James I dont think you can receive or send PM's yet until you have a certain number of posts. So unless you need to put private info your best putting info on this thread.

Maybe a pic of cat, area your in etc


----------



## GeorgiiePixie (Apr 11, 2013)

carly87 said:


> Oh dear. Sounds like the perfect home for my Millie.
> 
> Georgiie, how quickly do you want a cat, or how long are you prepared to wait? I have the most beautiful, affectionate little girl here who *might*, and I'll be honest with you, it really is a big *might* only at the moment, be wanting a new home exactly like yours in 5 or 6 months' time. She's a Persian, really affectionate with people, a little shy but once she gets to know you, an absolute lovebug. Needs to be homed with no other cats, or only one or two easygoing neuters. Now, I say *might* because I still don't know if I can bare to part with her, and want to try a few more things first to see if i can get her to settle here.
> 
> Again, this is only a very tentative suggestion at the moment.


I know how hard it must be...i think about my cat leaving every day and still cant bare it even though i have known for just over a week. I really do not have a time frame if im honest...if a cat came along and it needed a home i would be interested  have you tried the spray you can buy (not entirely sure of the name of it) but you spray it around the home and it simulates the pheromones that cats release when they rub themselves against things? you can buy it from pets at home and also from your local vets. that helped my at settle straight in after we adopted her.


----------



## GeorgiiePixie (Apr 11, 2013)

catcoonz said:


> I also need loving indoor homes for some of my rescue cats with me.
> Trixie and Toula need a home, i also have a mainecoon cross adult needing an understanding home due to being nervous plus i have 3 rescue pregnant girls due within the next 2 weeks needing homes.
> 
> If you are interested in any of my rescue cats please pm me and i will give my email to you and send photo's, or you can see them already on the rescue section here, look for trixie and syeria.


that sounds great if you could drop me a private message with your email i can contact you later  
i would love a kitten though. as that way i am able to teach it tricks and raise it which would be rewarding. i taught my cat when i got her at the age of 7 to sit, lay down and to understand the command 'gentle' as she has a habit of snatching food with her mouth out of your hand or digging her claws in a little too much when sitting on your lap


----------



## GeorgiiePixie (Apr 11, 2013)

thankyou everyone for all the comments 

i hope all the cats mentioned find forever homes very soon...i would take them all if i could but i dont think my partner would be too happy at having a house full of cats lol.

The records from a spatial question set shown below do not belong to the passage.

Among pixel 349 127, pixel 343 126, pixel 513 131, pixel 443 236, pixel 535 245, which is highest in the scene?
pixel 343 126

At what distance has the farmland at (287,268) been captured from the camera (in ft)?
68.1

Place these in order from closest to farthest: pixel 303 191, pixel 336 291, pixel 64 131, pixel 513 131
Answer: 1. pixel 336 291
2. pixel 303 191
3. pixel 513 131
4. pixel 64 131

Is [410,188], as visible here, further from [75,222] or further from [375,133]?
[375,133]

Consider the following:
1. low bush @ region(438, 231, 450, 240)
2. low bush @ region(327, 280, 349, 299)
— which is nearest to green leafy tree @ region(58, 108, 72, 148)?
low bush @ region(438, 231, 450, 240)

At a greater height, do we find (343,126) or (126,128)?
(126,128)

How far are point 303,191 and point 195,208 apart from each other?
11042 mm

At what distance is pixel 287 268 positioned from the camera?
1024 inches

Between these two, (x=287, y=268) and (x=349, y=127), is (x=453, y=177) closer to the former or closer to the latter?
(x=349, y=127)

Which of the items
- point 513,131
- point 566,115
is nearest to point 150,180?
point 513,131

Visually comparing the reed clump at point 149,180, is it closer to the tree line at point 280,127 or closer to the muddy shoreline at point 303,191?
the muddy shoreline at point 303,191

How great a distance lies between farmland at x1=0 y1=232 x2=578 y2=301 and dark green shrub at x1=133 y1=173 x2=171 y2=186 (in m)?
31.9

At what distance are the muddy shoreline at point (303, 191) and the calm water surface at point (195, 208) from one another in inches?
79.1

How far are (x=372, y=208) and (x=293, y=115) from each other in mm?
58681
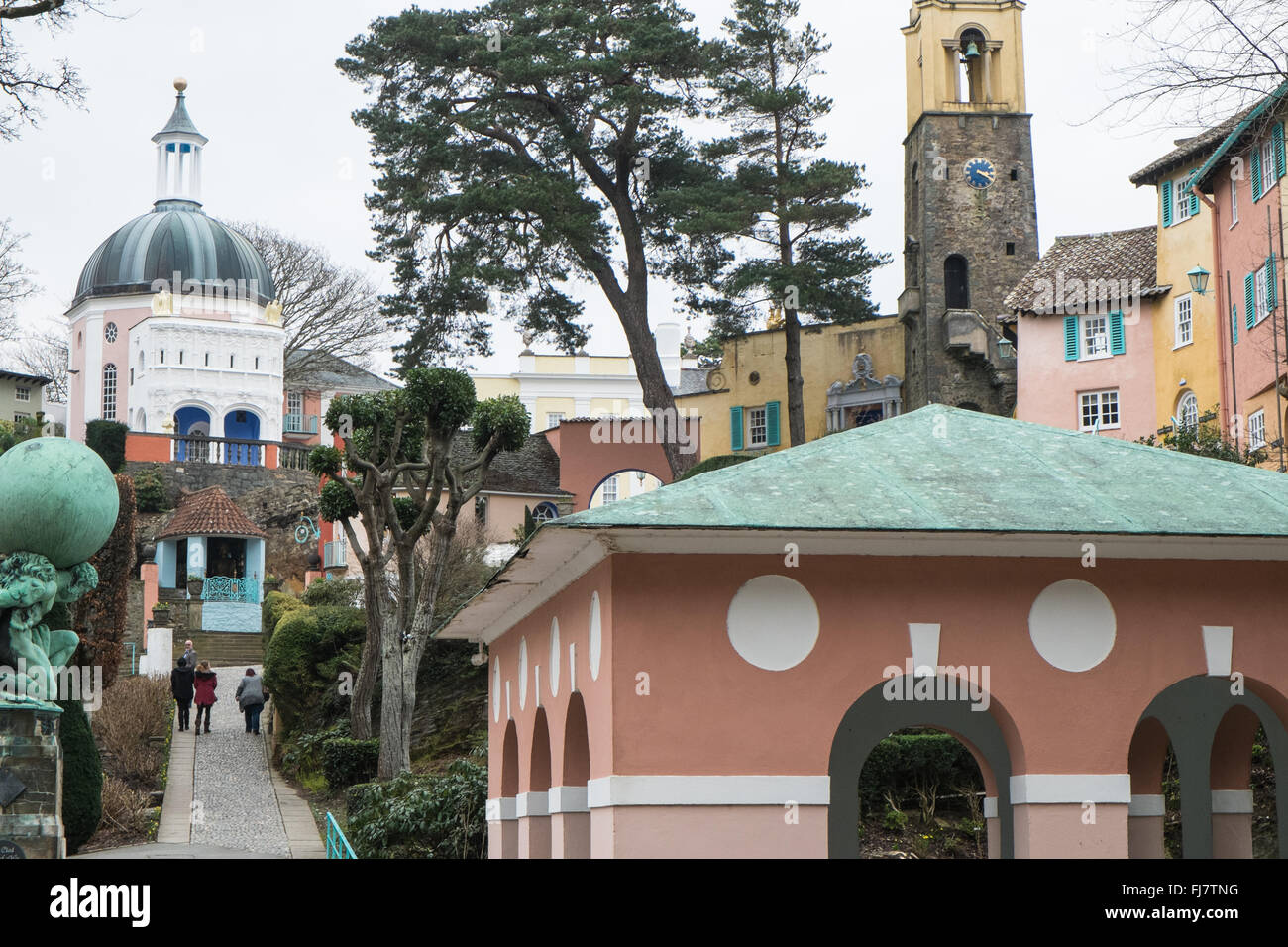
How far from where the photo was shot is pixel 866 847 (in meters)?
20.5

I had another woman out from cats protection who had a look around and i made sure to reiterate that we are looking to adopt an indoor cat. she hadnt been told thats what we wanted either...so she took note of that and asessed our home based on the information we gave her.
she said that based on the information we gave her, she does not understand firstly why it was overlooked and then secondly why, even if it were an outdoor cat, my home would be deemed unfit to house one of their cats. she said even though their are main roads near my home the chances are far greater that the cat would be in the back garden amongst the trees and bushes and also in the surrounding area right next to us looking for mice, and that based on where the main roads are, its not a problem at all. she said for an indoor cat what the problem would be is in the kitchen (after the first woman had been out i might add) the front of the cooker at the bottom the wooden part that holds the cooker in came off at the bottom, so now there is a gap between the bottom of the cooker and the floor that a cat could fit in and it poses a danger if a cat got in there. we are waiting on the landlord fixing it as he is coming to redecorate the house to give it a freshen up next week. which i explained to her, i also told her i would not take a cat in while there was something that could pose a risk and yet my house is still deemed unfit!! 

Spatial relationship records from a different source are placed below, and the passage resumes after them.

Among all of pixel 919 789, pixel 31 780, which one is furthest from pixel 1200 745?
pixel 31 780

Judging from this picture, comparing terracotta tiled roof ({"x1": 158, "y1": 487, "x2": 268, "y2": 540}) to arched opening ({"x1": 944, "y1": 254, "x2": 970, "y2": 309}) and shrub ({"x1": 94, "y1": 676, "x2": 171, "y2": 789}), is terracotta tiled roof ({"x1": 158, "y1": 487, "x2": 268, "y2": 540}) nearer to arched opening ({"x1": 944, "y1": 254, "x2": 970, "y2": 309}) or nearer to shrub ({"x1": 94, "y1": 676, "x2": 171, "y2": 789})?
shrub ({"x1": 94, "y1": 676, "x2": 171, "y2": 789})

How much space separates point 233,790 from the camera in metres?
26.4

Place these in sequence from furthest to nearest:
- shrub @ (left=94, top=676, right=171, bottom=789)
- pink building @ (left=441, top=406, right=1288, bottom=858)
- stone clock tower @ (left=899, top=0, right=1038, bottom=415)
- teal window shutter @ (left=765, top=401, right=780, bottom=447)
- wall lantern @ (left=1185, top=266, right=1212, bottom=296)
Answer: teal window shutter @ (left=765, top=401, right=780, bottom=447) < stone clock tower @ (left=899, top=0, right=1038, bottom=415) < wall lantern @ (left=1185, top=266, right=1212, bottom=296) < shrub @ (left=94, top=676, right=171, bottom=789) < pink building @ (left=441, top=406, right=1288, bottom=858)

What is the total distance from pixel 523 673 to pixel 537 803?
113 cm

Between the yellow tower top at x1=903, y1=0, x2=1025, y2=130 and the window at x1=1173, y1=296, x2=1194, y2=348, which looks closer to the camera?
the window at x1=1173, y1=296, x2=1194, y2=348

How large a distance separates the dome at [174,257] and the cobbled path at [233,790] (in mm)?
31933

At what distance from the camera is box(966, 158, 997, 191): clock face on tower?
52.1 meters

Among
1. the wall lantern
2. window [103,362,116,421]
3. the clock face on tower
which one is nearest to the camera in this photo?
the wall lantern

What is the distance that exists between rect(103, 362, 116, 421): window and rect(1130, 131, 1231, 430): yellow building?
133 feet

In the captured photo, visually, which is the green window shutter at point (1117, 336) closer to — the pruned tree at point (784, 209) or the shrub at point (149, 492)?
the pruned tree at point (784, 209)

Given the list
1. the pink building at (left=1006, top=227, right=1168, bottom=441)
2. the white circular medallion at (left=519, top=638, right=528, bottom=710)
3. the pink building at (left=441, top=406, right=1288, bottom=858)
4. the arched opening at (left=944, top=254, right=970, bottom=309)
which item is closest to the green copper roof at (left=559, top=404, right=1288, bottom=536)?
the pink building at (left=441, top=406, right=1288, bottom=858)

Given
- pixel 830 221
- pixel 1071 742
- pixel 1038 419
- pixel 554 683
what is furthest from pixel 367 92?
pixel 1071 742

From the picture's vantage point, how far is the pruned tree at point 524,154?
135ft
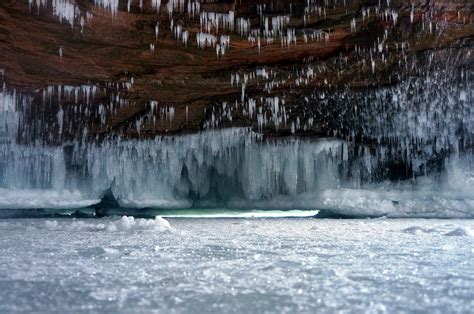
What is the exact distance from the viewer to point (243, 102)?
1163 cm

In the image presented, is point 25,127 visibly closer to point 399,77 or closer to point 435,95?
point 399,77

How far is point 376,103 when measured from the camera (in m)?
11.7

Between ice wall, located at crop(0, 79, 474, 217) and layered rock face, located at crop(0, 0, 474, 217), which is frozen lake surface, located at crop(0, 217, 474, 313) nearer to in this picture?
layered rock face, located at crop(0, 0, 474, 217)

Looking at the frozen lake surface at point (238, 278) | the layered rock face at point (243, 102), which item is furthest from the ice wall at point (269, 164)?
the frozen lake surface at point (238, 278)

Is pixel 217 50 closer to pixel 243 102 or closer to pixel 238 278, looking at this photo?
pixel 243 102

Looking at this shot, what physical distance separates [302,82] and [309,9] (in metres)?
2.49

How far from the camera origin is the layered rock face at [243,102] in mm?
8422

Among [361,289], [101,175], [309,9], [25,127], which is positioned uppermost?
[309,9]

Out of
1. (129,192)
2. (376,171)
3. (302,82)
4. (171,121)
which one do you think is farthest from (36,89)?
(376,171)

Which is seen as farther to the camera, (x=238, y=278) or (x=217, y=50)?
(x=217, y=50)

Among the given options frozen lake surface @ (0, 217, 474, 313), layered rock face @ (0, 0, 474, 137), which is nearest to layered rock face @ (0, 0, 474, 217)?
layered rock face @ (0, 0, 474, 137)

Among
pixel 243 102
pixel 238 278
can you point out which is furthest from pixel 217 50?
pixel 238 278

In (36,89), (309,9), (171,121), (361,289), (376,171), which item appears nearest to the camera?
(361,289)

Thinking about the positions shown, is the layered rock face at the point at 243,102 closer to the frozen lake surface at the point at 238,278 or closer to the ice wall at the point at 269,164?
the ice wall at the point at 269,164
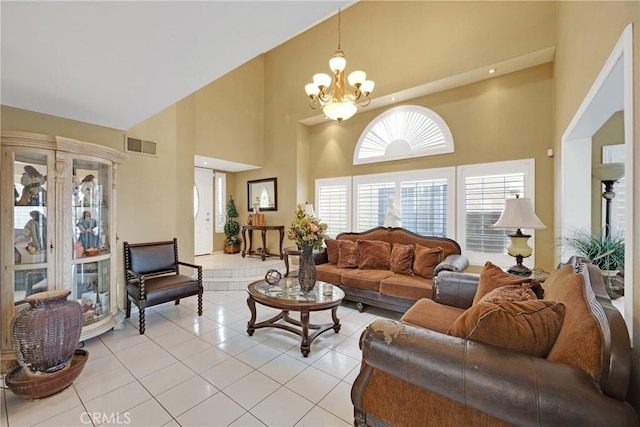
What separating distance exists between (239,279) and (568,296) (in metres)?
4.49

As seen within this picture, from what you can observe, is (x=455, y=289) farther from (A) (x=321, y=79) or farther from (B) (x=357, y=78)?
(A) (x=321, y=79)

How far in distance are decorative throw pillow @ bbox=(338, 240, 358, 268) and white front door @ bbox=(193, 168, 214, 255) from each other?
3841mm

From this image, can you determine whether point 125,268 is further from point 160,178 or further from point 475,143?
point 475,143

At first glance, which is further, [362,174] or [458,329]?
[362,174]

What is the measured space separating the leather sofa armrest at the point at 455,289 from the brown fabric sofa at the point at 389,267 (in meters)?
0.37

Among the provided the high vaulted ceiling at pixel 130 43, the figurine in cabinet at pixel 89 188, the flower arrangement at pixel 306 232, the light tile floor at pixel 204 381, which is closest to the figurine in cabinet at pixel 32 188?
the figurine in cabinet at pixel 89 188

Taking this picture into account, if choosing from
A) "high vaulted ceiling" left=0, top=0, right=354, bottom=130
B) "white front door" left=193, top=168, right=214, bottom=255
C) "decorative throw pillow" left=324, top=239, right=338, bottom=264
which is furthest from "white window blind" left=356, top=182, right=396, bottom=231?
"white front door" left=193, top=168, right=214, bottom=255

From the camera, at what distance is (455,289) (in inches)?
103

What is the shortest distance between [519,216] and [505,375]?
90.3 inches


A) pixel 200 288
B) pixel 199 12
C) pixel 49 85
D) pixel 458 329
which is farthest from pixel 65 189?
pixel 458 329

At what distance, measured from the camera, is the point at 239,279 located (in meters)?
4.86

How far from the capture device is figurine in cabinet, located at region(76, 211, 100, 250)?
276cm

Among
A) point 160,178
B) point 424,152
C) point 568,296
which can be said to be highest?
point 424,152

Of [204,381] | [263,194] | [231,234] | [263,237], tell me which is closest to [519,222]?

its infuriating as i would never dream of intentionally harming any animal and i would give them nothing but love, care and attention. i really think the cats protection need to re-asses how they go about things. just because someone has an imaculate home and great communication and are friendly does not mean they will be that way towards an animal...i know this from personal experience with a neighbour. sorry everyone but it reall does bug me, rant over


----------



## catcoonz (Aug 4, 2012)

I cant pm until you have 25 plus posts.
Toula & Trixie are not ready yet as Trixie is only 7 weeks old but if you are still interested once you get to that many posts, im happy to speak with you, sadly as Trixie was the only surviving kitten i wouldnt want her seperated from her mum, so a home together would be good. Toula is very sweet and young so she will still learn tricks.

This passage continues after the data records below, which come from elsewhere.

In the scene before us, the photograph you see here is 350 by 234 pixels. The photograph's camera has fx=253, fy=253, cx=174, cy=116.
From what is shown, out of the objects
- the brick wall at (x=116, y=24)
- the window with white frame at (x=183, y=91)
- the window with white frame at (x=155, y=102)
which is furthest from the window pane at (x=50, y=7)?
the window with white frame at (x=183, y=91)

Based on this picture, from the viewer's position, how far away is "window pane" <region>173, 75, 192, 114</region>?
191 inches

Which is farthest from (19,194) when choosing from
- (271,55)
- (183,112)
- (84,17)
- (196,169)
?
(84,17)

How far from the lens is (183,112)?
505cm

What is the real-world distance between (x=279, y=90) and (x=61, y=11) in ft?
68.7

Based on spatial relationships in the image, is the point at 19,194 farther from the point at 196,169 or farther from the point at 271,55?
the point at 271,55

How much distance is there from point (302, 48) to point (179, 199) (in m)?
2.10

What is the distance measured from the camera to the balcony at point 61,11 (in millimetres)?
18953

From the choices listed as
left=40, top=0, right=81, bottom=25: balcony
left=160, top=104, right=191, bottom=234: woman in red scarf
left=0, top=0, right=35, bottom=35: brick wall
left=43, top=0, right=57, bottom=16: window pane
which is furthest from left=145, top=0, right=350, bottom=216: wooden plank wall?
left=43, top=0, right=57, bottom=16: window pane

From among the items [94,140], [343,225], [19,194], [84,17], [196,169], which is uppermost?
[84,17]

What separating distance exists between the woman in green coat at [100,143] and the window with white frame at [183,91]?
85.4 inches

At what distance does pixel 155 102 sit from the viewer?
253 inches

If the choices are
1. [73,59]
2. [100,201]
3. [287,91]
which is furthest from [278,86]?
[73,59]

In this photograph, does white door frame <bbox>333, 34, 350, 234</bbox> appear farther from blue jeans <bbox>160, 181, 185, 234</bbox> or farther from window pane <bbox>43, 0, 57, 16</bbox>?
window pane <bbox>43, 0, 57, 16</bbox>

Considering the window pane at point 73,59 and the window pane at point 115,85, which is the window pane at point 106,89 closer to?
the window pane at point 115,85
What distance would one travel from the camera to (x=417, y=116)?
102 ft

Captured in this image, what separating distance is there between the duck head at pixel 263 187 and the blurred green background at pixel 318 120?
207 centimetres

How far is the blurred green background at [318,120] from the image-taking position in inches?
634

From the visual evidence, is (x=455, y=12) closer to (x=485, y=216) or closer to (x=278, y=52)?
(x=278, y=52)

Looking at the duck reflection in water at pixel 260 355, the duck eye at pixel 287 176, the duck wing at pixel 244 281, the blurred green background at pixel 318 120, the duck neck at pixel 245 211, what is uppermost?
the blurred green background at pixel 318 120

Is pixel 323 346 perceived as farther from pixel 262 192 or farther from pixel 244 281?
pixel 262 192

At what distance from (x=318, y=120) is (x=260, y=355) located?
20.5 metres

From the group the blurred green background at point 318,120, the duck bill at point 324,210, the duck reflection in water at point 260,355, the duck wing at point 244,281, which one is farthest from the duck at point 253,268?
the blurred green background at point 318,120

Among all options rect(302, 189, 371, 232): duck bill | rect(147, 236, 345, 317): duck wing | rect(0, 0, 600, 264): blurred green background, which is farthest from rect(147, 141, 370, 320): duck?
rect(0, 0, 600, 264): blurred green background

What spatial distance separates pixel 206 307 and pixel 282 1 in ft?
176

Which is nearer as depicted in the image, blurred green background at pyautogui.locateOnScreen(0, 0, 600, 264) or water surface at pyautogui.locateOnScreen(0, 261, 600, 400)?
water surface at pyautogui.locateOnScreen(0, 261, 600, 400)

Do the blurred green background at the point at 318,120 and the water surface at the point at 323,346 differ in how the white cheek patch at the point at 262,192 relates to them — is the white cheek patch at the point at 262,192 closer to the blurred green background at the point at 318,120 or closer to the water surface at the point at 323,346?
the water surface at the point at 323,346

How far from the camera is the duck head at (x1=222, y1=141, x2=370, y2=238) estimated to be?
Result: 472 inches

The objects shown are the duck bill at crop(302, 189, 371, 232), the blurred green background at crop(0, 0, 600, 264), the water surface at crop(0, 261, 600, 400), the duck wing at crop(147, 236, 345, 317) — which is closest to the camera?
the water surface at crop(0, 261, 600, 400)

Anyway, whatever or wherever you decide im sure you will find the perfect kitten to share your life with soon. xxx


----------



## catcoonz (Aug 4, 2012)

Just a quick question, when you mentioned the ladlord to the home checker, did she say anything...... i know when i did homechecks for cpl we always asked for the landlords permission in writing before agreeing to home a cat, now this was 5 years ago so may have changed now.


----------



## GeorgiiePixie (Apr 11, 2013)

catcoonz said:


> Just a quick question, when you mentioned the ladlord to the home checker, did she say anything...... i know when i did homechecks for cpl we always asked for the landlords permission in writing before agreeing to home a cat, now this was 5 years ago so may have changed now.


I have sent you a message with my email address attached hopefully you recieved it 

no she did not say anything about my landlord. My landlord has allowed me to have a cat under strict rules e.g. if the cat tears or rips wallpaper etc i have to pay to replace the wallpaper from my own pocket, the cat is not to be a nuisance to neighbours, etc which is not a problem 

I really do have my eyes on Trixie...she is adorable <3

I dont have a problem with you wanting to spay them first before leaving home and I would take both...I would not want to seperate them


----------



## catcoonz (Aug 4, 2012)

Thankyou, i have your email and will do this now, ive done a pic on the other thread "trixie".


----------